[Text passage]
It was about Thursday the 7th, or Friday the 8th, August, that Lord Kitchener was appointed Secretary of State for War, and on Monday, the 10th, the Mission sent by the French Government arrived. It was headed by Colonel Huguet, a well-known French Artillery Officer who had recently been for several years French Military Attaché in London.

As before mentioned, one of the most important matters remaining for discussion and decision was finally to determine whether the original plan as regards the area of concentration for the British Forces in France was to be adhered to, or whether the actual situation demanded some change or modification. There was an exhaustive exchange of views between soldiers and Ministers, and many conflicting opinions were expressed. The soldiers themselves were not agreed. Lord Kitchener thought that our position on the left of the French line at Maubeuge would be too exposed, and rather favoured a concentration farther back in the neighbourhood of Amiens. Sir Douglas Haig suggested postponing any landing till the campaign had actively opened and we should be able to judge in which direction our co-operation would be most effective.

[Information provided]
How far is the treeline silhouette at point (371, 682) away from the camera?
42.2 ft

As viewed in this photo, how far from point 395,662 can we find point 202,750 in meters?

[Exercise aim]
Extend the passage on the August 1914 debate over where British forces should concentrate in France, picking up after its final sentence. The material plays no part in what follows.

[Task output]
Personally, I was opposed to these ideas, and most anxious to adhere to our original plans. Any alteration in carrying out our concentration, particularly if this meant delay, would have upset the French plan of campaign and created much distrust in the minds of our Allies. Delay or hanging back would not only have looked like hesitation, but might easily have entailed disastrous consequences by permanently separating our already inferior forces. Having regard to what we subsequently knew of the German plans and preparations, there can be no doubt that any such delayed landing might well have been actively opposed. As will be seen hereafter, we were at first hopeful of carrying out a successful offensive, and, had those hopes been justified, any change or delay in our original plans would have either prevented or entirely paralysed it. The vital element of the problem was speed in mobilisation and concentration, change of plans meant inevitable and possibly fatal delay.

Murray, Wilson, Grierson and Huguet concurred in my views, and it was so settled.

The date of the embarkment of the Headquarters Staff was fixed for Friday, August 14th.

During the fateful days which intervened, daily and almost hourly reports reached us as to the progress of mobilisation both of our Allies and our Enemies. From the first it became quite evident that the German system of mobilisation was quicker than the French. There was reason to believe that Germany had partly mobilised some classes of her reserves before formal mobilisation. The splendid stand made by the Belgians in defence of their frontier fortresses is well known, and the course of the preliminary operations on the Belgian and Luxemburg frontiers, as well as those in the neighbourhood of Nancy, gave us hope that the wonderful army of which we had heard so much, was not altogether the absolutely invincible war machine we had been led to expect and believe. During this most critical time, my mind was occupied day and night with anxious thought. I will try to recall those days of the first half of August, 1914, and crystallise the result of my meditations. This will serve to show the doubts, fears, hopes and aspirations, in short the mental atmosphere in which I awaited the opening of the campaign.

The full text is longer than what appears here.